By: Law Offices of Peter J. Lamont
Everybody has had someone interrupt a family dinner with a phone call about steak knives or some other consumer product they are trying to push. Home owners have been plagued with the issue of telemarketing for decades and have tried unsuccessfully to fight back. Unfortunately, the term cold calling immediately gets associated with this particular use of it. While telemarketing is most certainly cold calling, cold calling does not necessarily mean telemarketing and it can still be used to a company's advantage today.
Lead generation is exactly how it sounds: generating leads for your sales representatives to target for closes.

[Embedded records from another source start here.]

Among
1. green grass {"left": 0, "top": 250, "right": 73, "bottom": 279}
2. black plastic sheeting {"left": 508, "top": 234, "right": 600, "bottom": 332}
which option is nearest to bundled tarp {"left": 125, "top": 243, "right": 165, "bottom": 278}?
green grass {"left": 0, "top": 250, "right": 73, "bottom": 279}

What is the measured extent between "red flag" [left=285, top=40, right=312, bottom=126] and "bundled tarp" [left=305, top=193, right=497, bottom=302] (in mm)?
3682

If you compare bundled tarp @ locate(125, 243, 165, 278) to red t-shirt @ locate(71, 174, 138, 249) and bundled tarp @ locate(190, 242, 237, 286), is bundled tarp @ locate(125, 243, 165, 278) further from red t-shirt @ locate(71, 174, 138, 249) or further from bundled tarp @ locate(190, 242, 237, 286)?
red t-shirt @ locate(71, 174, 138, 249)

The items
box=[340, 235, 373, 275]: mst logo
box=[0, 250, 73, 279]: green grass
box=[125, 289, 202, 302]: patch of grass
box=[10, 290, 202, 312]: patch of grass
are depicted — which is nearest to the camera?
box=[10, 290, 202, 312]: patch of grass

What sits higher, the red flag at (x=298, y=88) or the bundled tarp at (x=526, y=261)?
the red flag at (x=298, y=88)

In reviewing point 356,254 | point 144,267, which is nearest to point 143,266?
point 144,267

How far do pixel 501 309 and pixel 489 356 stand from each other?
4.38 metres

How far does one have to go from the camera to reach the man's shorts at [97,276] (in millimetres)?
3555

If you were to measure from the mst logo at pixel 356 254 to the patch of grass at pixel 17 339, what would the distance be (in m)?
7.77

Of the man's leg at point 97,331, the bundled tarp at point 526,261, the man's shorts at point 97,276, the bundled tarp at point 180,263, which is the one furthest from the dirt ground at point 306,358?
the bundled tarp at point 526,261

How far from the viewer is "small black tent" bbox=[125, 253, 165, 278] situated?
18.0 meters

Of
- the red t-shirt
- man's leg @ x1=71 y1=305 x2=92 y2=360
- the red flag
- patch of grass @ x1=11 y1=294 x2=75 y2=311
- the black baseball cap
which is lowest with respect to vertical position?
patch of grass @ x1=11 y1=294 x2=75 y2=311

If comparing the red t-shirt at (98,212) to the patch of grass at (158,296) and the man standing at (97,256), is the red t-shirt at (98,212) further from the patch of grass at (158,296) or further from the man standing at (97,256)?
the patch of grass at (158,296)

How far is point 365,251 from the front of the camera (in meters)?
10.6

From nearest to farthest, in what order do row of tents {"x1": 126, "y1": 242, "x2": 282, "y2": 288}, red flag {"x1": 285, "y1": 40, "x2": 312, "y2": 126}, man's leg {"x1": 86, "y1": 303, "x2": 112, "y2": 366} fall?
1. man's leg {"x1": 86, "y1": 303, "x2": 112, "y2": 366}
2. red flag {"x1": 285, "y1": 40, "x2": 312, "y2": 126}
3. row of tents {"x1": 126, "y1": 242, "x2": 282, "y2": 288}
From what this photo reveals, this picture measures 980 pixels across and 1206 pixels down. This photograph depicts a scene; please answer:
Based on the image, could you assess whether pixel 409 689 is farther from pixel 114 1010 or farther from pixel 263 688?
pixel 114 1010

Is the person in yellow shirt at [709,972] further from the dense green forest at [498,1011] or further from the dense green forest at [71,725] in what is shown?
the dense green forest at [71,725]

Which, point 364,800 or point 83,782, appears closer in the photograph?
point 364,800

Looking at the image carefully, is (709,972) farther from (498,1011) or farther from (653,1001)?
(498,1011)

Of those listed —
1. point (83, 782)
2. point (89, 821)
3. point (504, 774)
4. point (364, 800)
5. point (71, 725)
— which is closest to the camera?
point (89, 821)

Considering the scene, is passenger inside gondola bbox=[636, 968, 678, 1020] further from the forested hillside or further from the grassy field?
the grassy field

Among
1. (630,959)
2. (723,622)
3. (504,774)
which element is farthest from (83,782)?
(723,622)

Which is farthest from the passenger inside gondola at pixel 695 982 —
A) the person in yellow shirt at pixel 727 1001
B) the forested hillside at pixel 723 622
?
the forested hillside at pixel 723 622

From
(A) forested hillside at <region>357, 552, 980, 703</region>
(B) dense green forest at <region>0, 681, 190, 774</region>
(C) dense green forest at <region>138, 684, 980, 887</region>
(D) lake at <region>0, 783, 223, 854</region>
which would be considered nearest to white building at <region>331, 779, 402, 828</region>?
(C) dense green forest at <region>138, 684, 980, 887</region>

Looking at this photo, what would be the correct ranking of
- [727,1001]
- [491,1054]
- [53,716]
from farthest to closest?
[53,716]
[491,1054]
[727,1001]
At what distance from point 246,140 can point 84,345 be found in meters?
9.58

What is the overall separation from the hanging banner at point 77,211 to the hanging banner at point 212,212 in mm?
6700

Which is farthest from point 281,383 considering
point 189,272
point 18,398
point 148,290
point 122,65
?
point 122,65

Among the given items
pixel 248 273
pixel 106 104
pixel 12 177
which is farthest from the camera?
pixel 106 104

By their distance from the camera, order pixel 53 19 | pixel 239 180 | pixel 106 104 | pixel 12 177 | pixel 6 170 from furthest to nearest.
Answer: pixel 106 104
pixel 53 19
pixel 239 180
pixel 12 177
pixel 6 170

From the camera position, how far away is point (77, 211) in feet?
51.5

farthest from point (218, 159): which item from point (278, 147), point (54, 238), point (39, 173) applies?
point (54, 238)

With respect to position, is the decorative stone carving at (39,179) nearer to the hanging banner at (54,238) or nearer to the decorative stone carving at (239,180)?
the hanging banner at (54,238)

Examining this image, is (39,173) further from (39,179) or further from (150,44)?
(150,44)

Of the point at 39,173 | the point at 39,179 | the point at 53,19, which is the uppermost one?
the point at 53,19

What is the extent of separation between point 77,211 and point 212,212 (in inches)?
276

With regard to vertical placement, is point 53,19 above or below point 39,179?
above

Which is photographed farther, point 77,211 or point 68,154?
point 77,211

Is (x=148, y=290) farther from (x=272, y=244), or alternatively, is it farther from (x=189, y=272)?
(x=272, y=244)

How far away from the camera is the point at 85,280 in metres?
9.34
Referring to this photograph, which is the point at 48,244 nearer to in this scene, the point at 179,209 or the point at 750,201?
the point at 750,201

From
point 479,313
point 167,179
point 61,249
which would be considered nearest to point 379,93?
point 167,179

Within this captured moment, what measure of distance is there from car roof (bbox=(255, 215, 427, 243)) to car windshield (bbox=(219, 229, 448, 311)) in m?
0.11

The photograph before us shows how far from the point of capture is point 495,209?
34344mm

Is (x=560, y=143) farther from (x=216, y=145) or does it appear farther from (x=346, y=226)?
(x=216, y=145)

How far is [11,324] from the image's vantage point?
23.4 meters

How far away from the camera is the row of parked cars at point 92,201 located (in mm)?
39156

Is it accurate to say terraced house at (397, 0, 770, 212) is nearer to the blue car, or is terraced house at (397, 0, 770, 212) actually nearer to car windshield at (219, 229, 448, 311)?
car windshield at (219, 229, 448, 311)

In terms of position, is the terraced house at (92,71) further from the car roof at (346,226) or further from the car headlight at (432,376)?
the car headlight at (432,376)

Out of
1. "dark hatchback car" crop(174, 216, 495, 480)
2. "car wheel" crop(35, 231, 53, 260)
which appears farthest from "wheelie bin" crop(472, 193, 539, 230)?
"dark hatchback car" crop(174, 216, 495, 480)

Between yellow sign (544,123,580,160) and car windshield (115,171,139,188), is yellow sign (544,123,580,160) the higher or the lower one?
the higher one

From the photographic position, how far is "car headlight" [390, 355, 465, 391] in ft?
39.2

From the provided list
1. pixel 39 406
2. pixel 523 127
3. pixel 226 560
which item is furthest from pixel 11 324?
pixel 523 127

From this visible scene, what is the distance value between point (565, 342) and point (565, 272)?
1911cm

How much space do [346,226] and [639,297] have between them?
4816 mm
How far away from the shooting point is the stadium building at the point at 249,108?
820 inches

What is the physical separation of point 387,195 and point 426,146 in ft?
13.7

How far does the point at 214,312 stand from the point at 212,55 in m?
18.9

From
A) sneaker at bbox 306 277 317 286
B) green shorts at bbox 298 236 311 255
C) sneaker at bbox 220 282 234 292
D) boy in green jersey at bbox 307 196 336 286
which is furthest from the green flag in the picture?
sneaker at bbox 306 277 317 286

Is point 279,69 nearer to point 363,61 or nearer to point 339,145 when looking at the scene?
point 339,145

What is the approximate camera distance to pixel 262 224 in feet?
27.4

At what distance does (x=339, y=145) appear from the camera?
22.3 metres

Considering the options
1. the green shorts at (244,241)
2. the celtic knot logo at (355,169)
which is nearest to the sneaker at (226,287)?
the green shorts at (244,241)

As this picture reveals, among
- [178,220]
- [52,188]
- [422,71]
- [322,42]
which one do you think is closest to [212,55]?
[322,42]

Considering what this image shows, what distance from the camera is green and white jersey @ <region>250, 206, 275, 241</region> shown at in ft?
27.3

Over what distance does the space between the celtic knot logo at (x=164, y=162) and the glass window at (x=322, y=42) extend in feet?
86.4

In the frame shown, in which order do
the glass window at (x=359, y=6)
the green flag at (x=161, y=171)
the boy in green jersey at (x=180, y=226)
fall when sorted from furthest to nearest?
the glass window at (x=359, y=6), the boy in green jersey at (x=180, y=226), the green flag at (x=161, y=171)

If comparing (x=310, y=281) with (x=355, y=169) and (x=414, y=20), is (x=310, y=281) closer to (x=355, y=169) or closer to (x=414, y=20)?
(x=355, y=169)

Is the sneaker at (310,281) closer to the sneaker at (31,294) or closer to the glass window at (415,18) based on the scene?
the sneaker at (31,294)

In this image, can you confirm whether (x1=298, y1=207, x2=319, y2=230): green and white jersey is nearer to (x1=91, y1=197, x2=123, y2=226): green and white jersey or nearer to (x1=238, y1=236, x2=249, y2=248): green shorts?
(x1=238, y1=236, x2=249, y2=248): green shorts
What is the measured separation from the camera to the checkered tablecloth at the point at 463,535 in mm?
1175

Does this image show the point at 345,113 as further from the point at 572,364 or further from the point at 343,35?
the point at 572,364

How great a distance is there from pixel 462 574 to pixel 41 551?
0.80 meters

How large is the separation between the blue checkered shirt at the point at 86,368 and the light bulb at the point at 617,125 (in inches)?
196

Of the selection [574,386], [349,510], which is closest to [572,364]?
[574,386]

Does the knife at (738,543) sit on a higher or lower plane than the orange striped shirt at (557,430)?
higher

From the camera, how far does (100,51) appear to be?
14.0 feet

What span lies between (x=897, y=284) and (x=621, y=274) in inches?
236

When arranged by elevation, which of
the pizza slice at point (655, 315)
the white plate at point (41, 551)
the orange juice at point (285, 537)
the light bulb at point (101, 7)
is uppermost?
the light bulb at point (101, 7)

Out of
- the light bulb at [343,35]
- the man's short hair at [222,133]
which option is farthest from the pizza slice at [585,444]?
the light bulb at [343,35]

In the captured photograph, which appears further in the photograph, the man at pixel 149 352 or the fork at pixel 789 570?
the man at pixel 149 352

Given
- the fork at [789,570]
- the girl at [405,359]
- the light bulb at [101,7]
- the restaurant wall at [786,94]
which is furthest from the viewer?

If an employee cannot effectively convince customers to make a purchase, that does not mean he will be unsuccessful in creating interest and a solid foundation for a sale down the road. Think about it in terms of how you would react. Would you be more likely to give payment information for something up front or agree to hear more about it at a later date? Call it unwillingness to commit, indecisiveness, procrastination, or anything else you want, but it is what makes lead generation a better choice.
Business-to-business sales will find more success with this than business-to-consumer and it should increase the efficiency rates of the salespeople. The cold callers are the ones who face the initial rejections and reasons for lack of interest. By the time a representative actually holds a physical or virtual meeting with a lead, it is already confirmed that a close is possible because they agreed to go at least this far in the process. This method of selling saves time and should result in a healthier bottom line for organizations who use it correctly.